Locate the line that contains "Between point (339, 344)". Copy it and every following line through the end of the records, exactly, and include nothing else.

* start *

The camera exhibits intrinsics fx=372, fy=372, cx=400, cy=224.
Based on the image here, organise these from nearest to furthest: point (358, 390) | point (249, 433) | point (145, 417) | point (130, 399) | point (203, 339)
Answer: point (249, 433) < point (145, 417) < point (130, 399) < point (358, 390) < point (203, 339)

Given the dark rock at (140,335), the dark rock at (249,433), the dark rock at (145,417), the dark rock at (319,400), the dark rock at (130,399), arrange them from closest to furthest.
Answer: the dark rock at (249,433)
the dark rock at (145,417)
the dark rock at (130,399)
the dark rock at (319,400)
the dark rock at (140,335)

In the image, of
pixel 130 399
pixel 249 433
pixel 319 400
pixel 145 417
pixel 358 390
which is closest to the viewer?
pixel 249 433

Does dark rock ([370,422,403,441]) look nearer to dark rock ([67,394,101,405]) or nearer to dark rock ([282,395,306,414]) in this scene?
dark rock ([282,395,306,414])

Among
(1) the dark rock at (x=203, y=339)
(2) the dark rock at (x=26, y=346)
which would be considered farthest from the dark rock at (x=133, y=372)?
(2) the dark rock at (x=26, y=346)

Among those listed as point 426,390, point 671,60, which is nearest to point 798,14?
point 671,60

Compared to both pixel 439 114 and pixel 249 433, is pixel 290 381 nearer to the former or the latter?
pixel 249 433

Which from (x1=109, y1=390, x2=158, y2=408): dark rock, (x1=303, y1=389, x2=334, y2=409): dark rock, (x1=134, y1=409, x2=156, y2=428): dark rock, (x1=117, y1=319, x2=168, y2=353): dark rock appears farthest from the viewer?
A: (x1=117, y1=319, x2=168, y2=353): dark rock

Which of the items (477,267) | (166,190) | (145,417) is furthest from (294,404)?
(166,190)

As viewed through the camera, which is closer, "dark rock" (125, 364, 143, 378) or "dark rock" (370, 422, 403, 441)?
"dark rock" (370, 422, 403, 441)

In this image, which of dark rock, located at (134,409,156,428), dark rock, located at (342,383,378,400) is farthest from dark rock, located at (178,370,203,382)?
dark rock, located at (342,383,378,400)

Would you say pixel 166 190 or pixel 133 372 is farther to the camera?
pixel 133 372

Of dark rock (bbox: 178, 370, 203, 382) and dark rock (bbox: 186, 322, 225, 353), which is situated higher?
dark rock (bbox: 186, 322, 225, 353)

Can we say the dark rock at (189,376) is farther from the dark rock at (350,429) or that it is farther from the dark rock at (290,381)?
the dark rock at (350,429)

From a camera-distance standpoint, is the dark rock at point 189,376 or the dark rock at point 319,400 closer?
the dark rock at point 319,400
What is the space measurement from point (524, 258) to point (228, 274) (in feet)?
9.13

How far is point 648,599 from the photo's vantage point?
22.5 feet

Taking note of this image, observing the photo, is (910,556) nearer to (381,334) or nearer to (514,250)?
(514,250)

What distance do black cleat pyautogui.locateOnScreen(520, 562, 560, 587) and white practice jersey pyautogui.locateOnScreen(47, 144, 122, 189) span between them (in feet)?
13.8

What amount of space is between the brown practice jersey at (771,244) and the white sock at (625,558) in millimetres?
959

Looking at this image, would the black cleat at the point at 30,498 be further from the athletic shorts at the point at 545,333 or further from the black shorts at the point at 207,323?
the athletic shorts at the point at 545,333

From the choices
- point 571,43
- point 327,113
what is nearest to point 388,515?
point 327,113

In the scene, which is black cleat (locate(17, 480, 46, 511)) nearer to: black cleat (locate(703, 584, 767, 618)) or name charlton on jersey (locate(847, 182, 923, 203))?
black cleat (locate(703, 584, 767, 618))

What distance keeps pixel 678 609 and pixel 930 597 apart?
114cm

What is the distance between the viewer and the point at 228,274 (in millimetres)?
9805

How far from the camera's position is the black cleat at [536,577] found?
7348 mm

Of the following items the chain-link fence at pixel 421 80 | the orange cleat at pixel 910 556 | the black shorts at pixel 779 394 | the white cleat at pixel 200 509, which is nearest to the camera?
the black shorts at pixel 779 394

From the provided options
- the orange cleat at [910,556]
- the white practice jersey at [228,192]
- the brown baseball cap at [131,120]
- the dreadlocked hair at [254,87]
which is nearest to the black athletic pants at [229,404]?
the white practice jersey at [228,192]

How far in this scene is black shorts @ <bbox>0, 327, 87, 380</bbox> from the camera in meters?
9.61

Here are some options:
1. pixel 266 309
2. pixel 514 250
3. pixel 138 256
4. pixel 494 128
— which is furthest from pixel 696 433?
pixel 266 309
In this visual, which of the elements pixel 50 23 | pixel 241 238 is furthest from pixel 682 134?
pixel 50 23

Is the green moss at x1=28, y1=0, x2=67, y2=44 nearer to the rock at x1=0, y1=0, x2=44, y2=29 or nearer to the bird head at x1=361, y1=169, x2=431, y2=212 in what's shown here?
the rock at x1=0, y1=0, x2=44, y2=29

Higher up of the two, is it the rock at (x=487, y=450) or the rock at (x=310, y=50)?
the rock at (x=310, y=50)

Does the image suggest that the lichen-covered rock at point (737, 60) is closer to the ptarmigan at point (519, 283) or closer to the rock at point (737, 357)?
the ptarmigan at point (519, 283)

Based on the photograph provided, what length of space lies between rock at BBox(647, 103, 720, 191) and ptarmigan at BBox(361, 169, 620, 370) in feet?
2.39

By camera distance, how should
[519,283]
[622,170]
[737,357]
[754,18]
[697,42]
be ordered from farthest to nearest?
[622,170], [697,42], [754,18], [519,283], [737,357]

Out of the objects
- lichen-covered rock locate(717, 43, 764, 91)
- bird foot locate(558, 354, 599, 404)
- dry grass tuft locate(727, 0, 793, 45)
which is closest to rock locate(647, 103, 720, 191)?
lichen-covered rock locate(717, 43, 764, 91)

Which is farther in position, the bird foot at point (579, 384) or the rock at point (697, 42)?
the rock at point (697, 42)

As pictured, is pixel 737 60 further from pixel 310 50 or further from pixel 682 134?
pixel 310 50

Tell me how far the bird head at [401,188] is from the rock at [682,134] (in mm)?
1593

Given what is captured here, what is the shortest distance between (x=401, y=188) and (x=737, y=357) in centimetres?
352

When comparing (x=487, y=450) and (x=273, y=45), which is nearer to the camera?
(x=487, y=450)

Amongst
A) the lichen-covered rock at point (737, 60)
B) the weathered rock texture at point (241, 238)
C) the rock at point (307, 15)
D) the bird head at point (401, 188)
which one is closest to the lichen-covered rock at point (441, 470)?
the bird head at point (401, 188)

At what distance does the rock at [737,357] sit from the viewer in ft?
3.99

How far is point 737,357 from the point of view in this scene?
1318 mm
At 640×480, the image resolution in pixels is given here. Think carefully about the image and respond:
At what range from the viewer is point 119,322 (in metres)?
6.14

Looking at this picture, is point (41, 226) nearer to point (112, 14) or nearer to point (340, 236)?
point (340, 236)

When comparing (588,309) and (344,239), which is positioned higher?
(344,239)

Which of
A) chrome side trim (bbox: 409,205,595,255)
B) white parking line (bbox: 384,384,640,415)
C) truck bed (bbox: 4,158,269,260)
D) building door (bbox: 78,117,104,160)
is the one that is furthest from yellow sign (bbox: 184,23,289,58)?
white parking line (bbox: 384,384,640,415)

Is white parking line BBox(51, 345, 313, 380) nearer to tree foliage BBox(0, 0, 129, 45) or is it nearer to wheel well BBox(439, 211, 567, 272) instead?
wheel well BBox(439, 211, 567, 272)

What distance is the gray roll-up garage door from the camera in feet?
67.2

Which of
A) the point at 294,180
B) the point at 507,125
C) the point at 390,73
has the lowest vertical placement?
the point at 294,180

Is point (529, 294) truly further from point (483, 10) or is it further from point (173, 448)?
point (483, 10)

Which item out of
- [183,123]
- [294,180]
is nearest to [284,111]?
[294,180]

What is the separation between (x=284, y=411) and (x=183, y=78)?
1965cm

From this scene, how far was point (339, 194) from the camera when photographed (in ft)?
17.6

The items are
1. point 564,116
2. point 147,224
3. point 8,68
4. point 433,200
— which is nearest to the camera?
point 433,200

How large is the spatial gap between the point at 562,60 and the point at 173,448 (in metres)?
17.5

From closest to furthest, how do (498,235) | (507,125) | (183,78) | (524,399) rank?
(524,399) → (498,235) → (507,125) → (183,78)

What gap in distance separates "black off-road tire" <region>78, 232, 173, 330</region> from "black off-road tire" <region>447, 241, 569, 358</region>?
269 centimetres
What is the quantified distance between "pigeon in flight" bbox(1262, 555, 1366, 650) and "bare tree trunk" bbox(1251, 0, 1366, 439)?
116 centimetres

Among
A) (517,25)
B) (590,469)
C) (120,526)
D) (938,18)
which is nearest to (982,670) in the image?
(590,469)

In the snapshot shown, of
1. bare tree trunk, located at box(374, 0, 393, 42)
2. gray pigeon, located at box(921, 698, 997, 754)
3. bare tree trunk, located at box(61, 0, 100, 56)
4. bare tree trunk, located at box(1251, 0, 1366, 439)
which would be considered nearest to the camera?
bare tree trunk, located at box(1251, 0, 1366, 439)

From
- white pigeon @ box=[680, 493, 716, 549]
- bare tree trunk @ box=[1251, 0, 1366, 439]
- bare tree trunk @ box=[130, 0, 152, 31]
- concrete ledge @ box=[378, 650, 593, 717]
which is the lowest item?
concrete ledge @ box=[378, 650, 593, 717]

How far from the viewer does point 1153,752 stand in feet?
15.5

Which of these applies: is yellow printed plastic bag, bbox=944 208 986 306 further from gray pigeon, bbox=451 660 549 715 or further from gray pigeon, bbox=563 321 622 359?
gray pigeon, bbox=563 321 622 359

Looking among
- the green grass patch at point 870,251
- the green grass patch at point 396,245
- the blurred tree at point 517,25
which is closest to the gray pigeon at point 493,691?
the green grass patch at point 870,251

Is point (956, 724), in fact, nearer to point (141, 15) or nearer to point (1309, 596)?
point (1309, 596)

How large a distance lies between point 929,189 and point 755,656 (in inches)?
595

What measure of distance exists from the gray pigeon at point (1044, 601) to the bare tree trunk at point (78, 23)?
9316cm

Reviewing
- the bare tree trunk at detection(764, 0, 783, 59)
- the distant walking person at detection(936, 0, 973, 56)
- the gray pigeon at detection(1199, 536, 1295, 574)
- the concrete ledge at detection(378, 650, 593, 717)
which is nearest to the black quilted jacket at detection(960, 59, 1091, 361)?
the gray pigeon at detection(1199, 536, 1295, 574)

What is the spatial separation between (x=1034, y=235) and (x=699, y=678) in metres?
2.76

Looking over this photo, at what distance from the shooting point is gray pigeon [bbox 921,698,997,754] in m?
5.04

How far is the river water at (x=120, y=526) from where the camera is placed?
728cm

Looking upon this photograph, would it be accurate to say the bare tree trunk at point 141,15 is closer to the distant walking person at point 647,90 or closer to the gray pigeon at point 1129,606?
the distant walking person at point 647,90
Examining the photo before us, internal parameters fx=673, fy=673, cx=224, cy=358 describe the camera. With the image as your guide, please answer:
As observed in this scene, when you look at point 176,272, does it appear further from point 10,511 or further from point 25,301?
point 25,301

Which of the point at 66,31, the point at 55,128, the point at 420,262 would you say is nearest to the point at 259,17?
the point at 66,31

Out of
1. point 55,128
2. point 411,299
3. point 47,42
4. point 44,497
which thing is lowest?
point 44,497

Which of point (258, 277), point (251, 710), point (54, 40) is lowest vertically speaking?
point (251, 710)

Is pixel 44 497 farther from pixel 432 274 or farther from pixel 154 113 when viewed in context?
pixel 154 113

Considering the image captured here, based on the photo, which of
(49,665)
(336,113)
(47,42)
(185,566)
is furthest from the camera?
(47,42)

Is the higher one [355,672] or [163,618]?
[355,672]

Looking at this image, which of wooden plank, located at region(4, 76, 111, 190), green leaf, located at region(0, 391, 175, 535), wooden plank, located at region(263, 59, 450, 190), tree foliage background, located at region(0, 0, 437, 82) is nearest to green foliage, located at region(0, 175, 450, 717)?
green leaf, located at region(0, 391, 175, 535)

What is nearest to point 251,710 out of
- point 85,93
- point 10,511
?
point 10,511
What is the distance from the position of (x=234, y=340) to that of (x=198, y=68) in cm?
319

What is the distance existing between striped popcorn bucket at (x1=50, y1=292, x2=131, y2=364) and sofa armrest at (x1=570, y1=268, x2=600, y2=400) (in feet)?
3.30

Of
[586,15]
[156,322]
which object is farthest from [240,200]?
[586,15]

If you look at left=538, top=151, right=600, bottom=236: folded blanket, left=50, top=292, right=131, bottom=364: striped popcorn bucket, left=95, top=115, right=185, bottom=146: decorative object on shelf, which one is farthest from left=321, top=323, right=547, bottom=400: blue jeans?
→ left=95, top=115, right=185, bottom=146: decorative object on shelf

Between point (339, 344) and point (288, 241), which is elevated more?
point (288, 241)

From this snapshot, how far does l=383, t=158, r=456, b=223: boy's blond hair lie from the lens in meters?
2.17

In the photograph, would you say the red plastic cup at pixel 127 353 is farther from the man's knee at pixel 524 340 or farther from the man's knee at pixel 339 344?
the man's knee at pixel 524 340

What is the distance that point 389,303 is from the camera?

* end *

Answer to the exercise
Between point (339, 344) and point (288, 241), which is elevated more?
point (288, 241)

From this snapshot, how far does l=383, t=158, r=456, b=223: boy's blond hair lie from the lens in meters?
2.17

In the photograph, would you say the red plastic cup at pixel 127 353 is farther from the man's knee at pixel 524 340 or farther from the man's knee at pixel 339 344?
the man's knee at pixel 524 340

What is the distance that point 389,303 is from the camera?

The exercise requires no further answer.